Activity: The records below must be transcribed exactly. Do not include the pictures.

Data records:
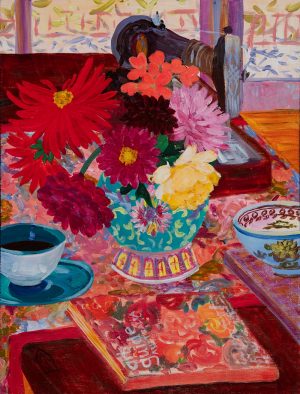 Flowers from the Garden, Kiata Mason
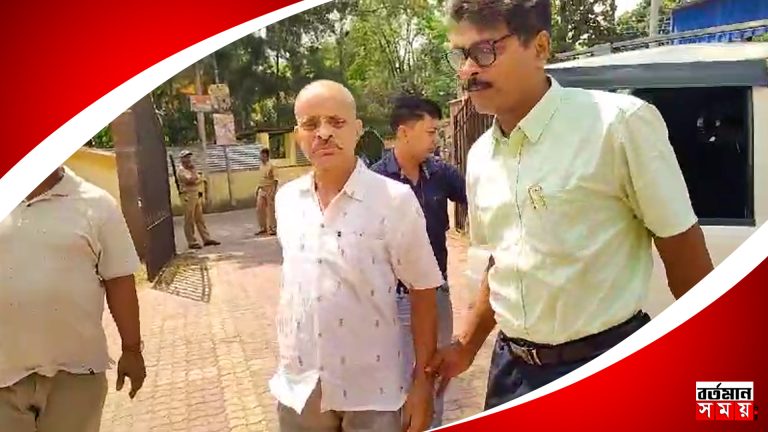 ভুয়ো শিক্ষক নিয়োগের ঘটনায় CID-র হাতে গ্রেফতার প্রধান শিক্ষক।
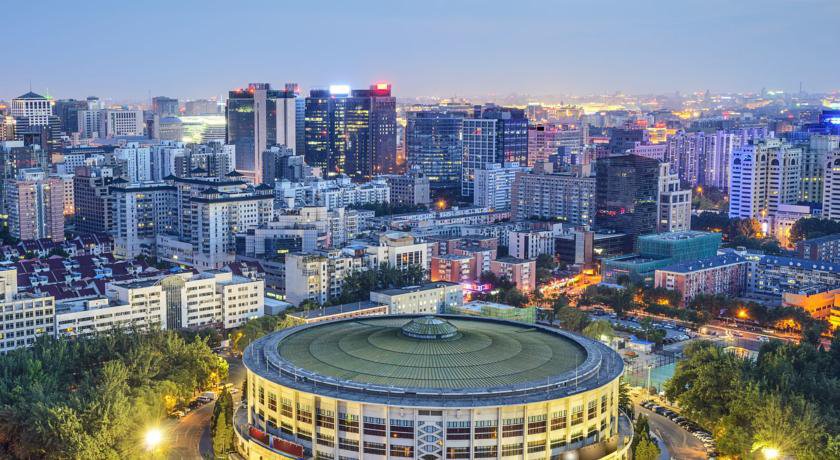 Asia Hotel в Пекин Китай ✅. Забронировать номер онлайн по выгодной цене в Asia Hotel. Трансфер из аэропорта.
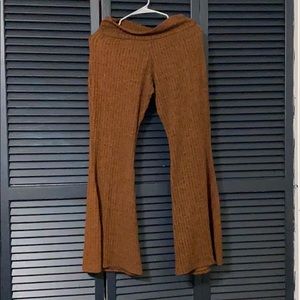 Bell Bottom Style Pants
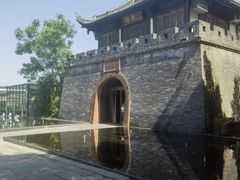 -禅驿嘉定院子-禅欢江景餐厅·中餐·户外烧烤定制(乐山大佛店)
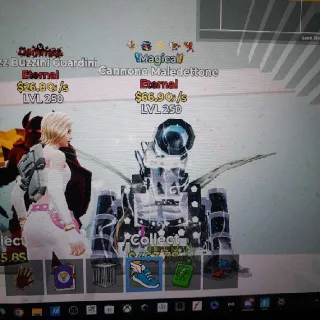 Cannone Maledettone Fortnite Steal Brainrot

Your response:
 Flowers from the Garden, Kiata Mason
 ভুয়ো শিক্ষক নিয়োগের ঘটনায় CID-র হাতে গ্রেফতার প্রধান শিক্ষক।
 Asia Hotel в Пекин Китай ✅. Забронировать номер онлайн по выгодной цене в Asia Hotel. Трансфер из аэропорта.
 Bell Bottom Style Pants
 -禅驿嘉定院子-禅欢江景餐厅·中餐·户外烧烤定制(乐山大佛店)
 Cannone Maledettone Fortnite Steal Brainrot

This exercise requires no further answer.